Institut de Biologie StructuraleGrenoble / France

Contact person(s) related to this article / FIELD Martin

Presentation

Responsable: Martin Field

Presentation

The Dynamo team has the goal of developing and applying theoretical tools for studying the structure and function of biological macromolecules and their complexes. Most of our work is done on proteins.

Three themes cover the majority of research done in the team:

  • The study of processes in proteins that require the use of both quantum chemical and classical mechanical simulation tools. Work in this area focuses upon the development and the application of hybrid quantum chemical/molecular mechanical (QC/MM) methods for the simulation of enzymatic reaction mechanisms.
  • Molecular modeling of various aspects of the structure, function and dynamics of proteins.
  • Multiscale modeling of cellular processes, notably those involving reaction-diffusion.

Most developmental work is done within the team’s modeling and simulation program, pDynamo (http://www.pdynamo.org).

Staff

Permanent Staff:

Martin Field (CEA)

Post-doctoral Scientists:

Nicholus Bhattacharjee
Mikolaj Feliks

Research Topics:

  • Modeling the structure and the function of proteins.
  • Development of simulation algorithms.
  • Simulating enzymatic reaction mechanisms.
  • Protein dynamics.
  • Reaction-diffusion processes.

Keywords:

Molecular modeling, molecular simulation, enzymatic reaction mechanisms, protein dynamics.

Specialized Techniques:

Molecular modeling, molecular dynamics, quantum chemistry, statistical mechanics, high-performance computing.

Major Publications:

  • Marcos E, Field MJ, Crehuet R. Pentacoordinated phosphorus revisited by high-level QM/MM calculations.

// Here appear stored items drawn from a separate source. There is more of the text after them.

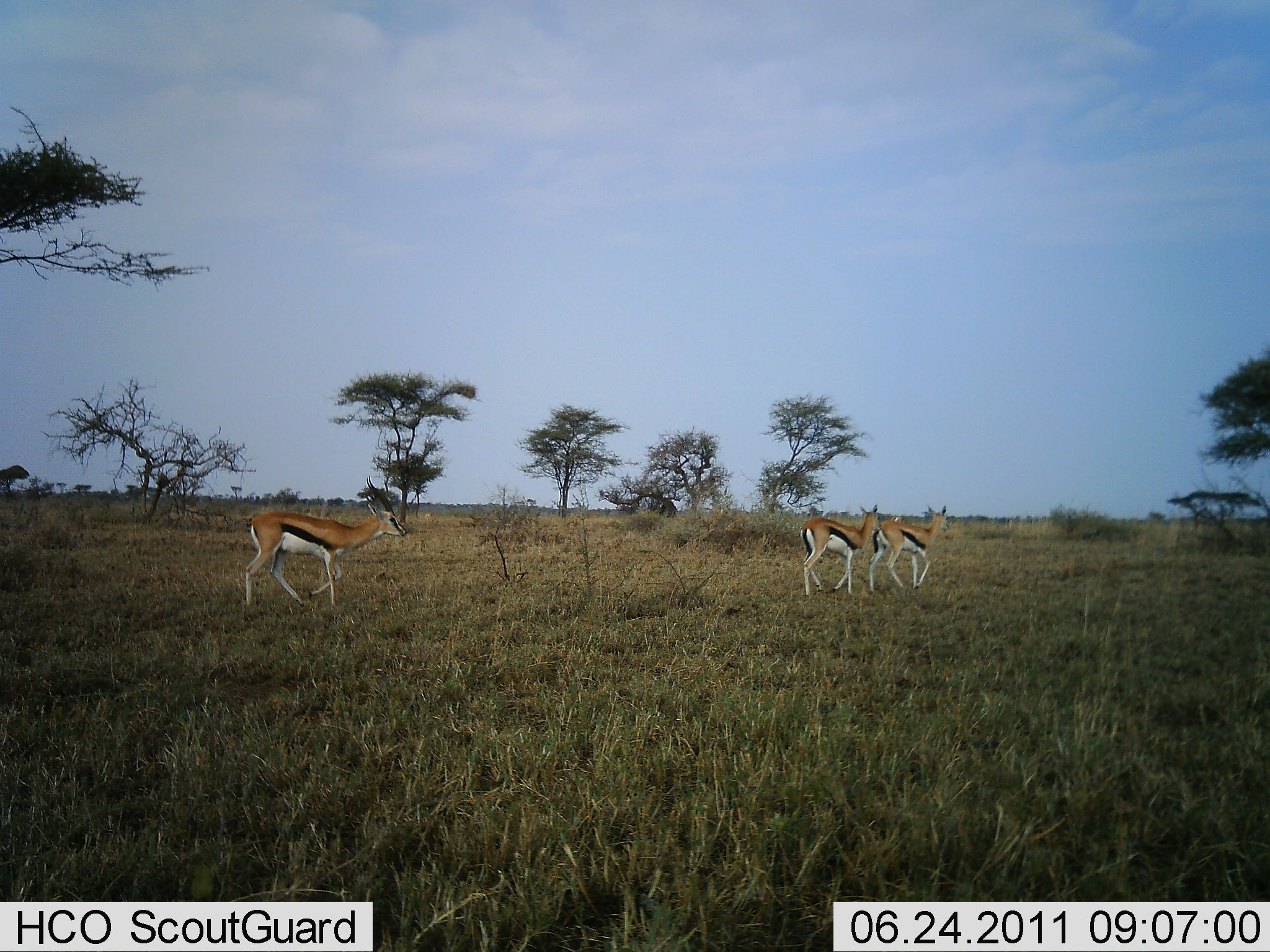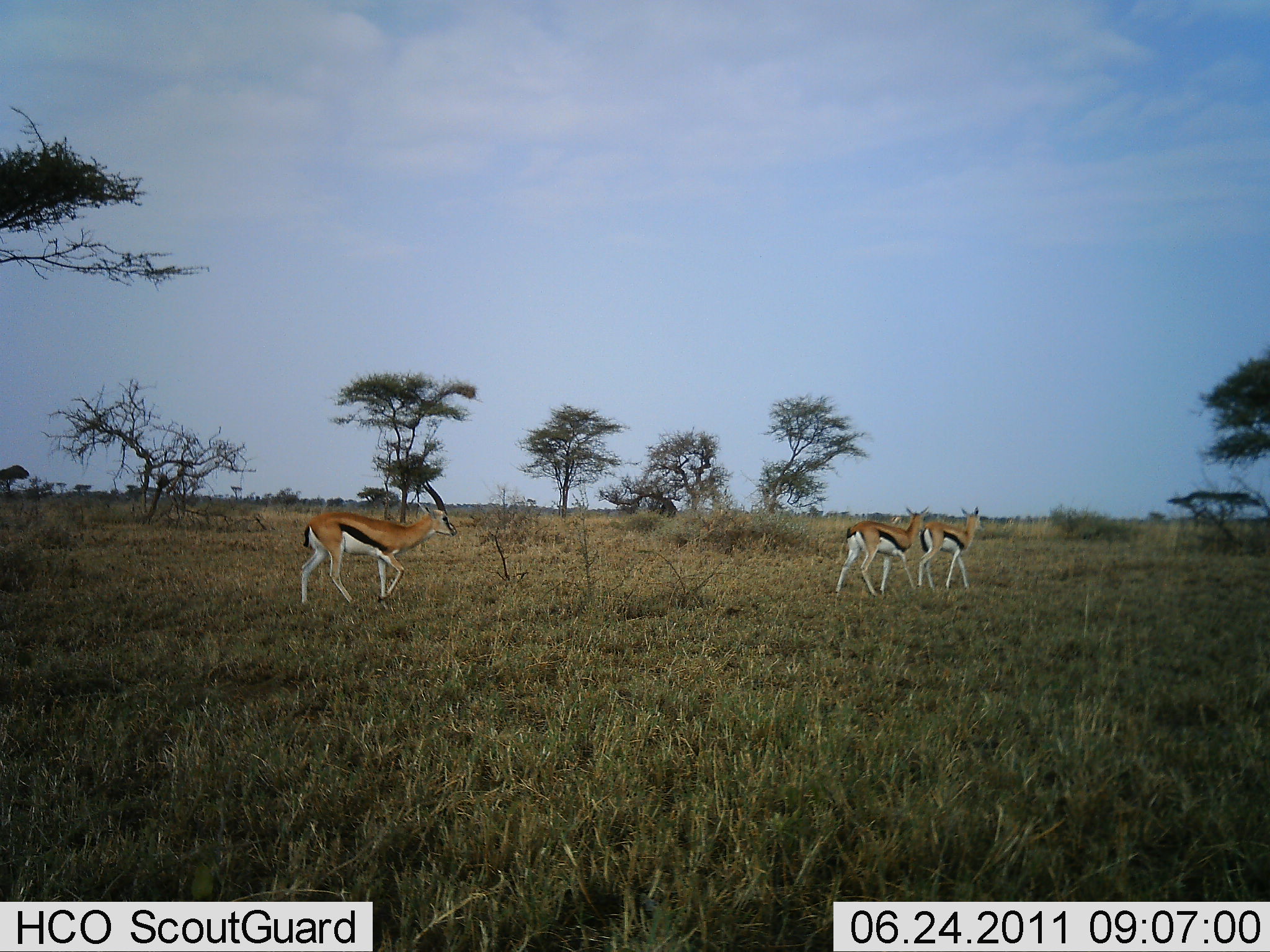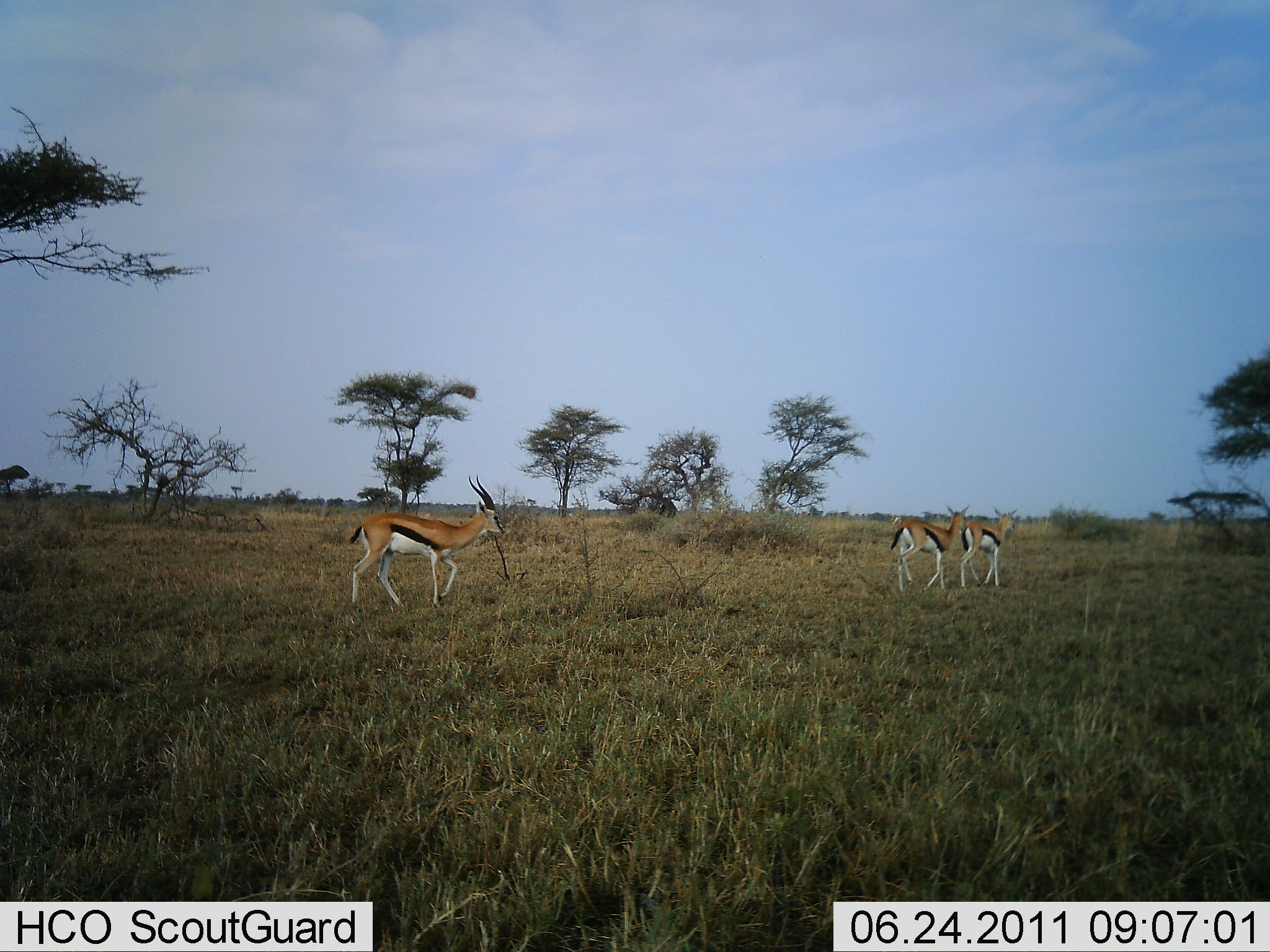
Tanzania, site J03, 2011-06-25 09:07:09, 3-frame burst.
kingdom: Animalia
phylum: Chordata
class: Mammalia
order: Artiodactyla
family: Bovidae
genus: Eudorcas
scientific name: Eudorcas thomsonii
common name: thomson's gazelle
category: gazellethomsons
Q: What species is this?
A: Gazellethomsons (thomson's gazelle) (Eudorcas thomsonii).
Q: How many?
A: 3.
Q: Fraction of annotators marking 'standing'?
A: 0%.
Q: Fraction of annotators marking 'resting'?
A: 0%.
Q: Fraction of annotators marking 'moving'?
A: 100%.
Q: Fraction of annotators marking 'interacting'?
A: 0%.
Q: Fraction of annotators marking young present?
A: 0%.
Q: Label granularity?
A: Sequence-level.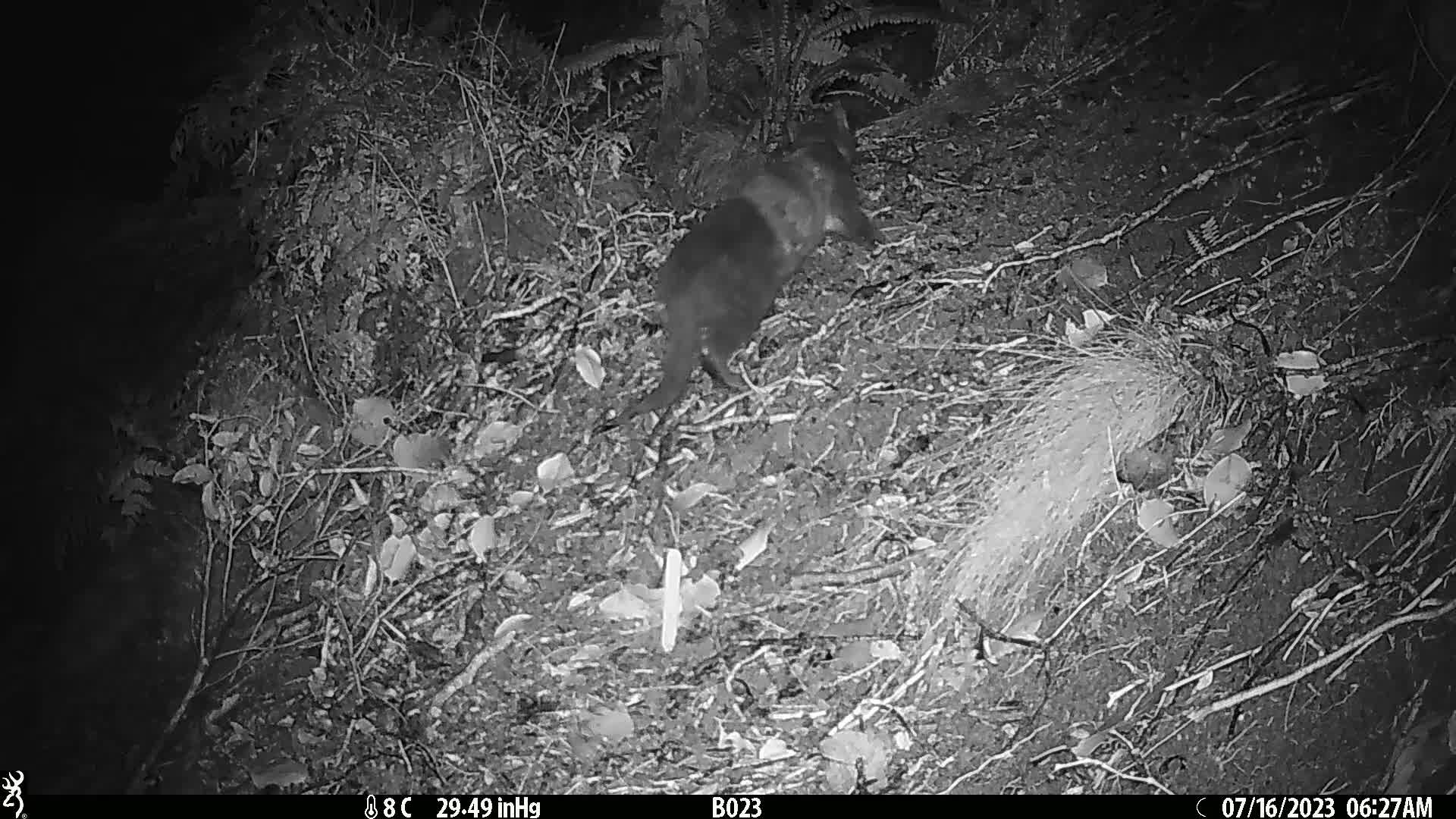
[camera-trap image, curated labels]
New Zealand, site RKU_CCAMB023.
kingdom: Animalia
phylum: Chordata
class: Mammalia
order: Carnivora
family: Felidae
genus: Felis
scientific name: Felis catus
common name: domestic cat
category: cat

Proteins : Structure, Function, and Bioinformatics (2010) 78 : 2405-2411.
  • Canaguier S, Field M, Oudart Y, Pecaut J, Fontecave M and Artero V. A structural and functional mimic of the active site of NiFe hydrogenases. Chemical Communications (2010) 46 : 5876-5878.
  • Hagiwara Y, Field MJ, Nureki O and Tateno M. Editing mechanism of aminoacyl-tRNA synthetases operates by a hybrid ribozyme/protein catalyst. Journal of the American Chemical Society (2010) 132 : 2751-2758.
  • Vaccaro L, Artero V, Canaguier S, Fontecave M and Field MJ. Mechanism of hydrogen evolution catalyzed by NiFe hydrogenases : insights from a Ni-Ru model compound. Dalton Transactions (2010) 39 : 3043-3049.
  • Lelimousin M, Adam V, Nienhaus GU, Bourgeois D and Field MJ. Photoconversion of the fluorescent protein EosFP : A hybrid potential simulation study reveals intersystem crossings. Journal of the American Chemical Society (2009) 131 : 16814-16823.